1990 arbeitete er gemeinsam mit Georges Pernin an der zweibändigen Comicadaption des Romans „L´Envoyé“ des Autors Huguette Carrière in der Reihe „Signe de Piste“ des Verlages Lombard. Ein Jahr später veröffentlichte er gemeinsam mit dem Szenaristen Dieter (Didier Teste) bei Glénat die Serie „Névé“, die in Deutschland unter dem Titel „Nico“ im Eckart Schott Verlag erschien und es insgesamt auf fünf Bände brachte. Mit Anne Sibran arbeitete er an dem 1999 erschienen Band „La Terre Sans Mal“, die in der Collection „Aire Libre“ des Verlages Dupuis, der in Deutschland unter dem Titel „Erde ohne Übel“ ebenfalls im Eckart Schott Verlag erschien. Seine Arbeit an diesem Album, in dem er mit Aquarellfarben verwendete, brachte ihm mehrer Preise und die Anerkennung sowohl durch Kritiker als auch durch das Publikum ein.

_ _ _ _ _ _ _

** Arbeitsaufträge **
(A) Fasse den Absatz des Textauszugs, der mit „1990 arbeitete er“ beginnt, als knappe Stichpunktliste zusammen. Die wesentlichen Fakten müssen erhalten bleiben.
(B) Gib den Textauszug wortgetreu wieder, beginnend mit „1990 arbeitete er“ und weiter bis „das Publikum ein.“.
(C) Beantworte anhand des Textauszugs kurz:
(i) Mit wem arbeitete er 1990 an der Comicadaption?
(ii) Wie viele Bände umfasste die Serie „Névé“ insgesamt?
(iii) Unter welchem Titel erschien „La Terre Sans Mal“ in Deutschland?

** Bereitgestelltes Material **
_ _ _ _ _ _ _

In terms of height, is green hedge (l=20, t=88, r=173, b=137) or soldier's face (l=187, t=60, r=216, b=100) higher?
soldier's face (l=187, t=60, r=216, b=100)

_ _ _ _ _ _ _

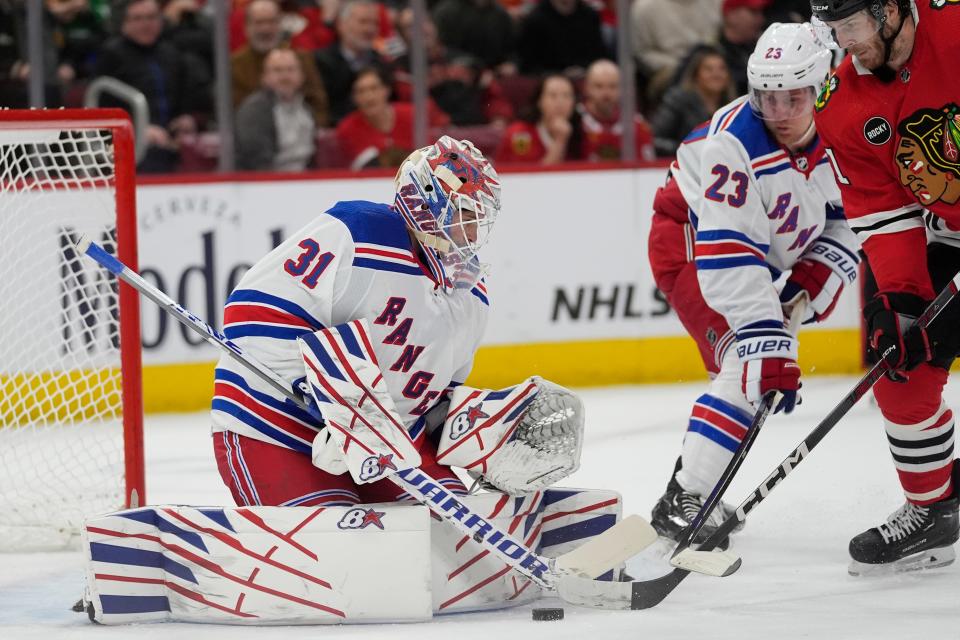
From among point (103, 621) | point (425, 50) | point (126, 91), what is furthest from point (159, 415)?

_ _ _ _ _ _ _

** Lösungen **
(A)
- 1990: zweibändige Comicadaption des Romans „L´Envoyé“ von Huguette Carrière, zusammen mit Georges Pernin, in der Reihe „Signe de Piste“ bei Lombard
- Ein Jahr später: Serie „Névé“ mit dem Szenaristen Dieter (Didier Teste) bei Glénat, in Deutschland als „Nico“ im Eckart Schott Verlag erschienen, insgesamt fünf Bände
- 1999: Band „La Terre Sans Mal“ mit Anne Sibran in der Collection „Aire Libre“ bei Dupuis, in Deutschland als „Erde ohne Übel“ ebenfalls im Eckart Schott Verlag erschienen
- Dieses mit Aquarellfarben gestaltete Album brachte ihm mehrere Preise sowie Anerkennung bei Kritik und Publikum ein

(B)
1990 arbeitete er gemeinsam mit Georges Pernin an der zweibändigen Comicadaption des Romans „L´Envoyé“ des Autors Huguette Carrière in der Reihe „Signe de Piste“ des Verlages Lombard. Ein Jahr später veröffentlichte er gemeinsam mit dem Szenaristen Dieter (Didier Teste) bei Glénat die Serie „Névé“, die in Deutschland unter dem Titel „Nico“ im Eckart Schott Verlag erschien und es insgesamt auf fünf Bände brachte. Mit Anne Sibran arbeitete er an dem 1999 erschienen Band „La Terre Sans Mal“, die in der Collection „Aire Libre“ des Verlages Dupuis, der in Deutschland unter dem Titel „Erde ohne Übel“ ebenfalls im Eckart Schott Verlag erschien. Seine Arbeit an diesem Album, in dem er mit Aquarellfarben verwendete, brachte ihm mehrer Preise und die Anerkennung sowohl durch Kritiker als auch durch das Publikum ein.

(C)
(i) Mit Georges Pernin.
(ii) Fünf Bände.
(iii) „Erde ohne Übel“.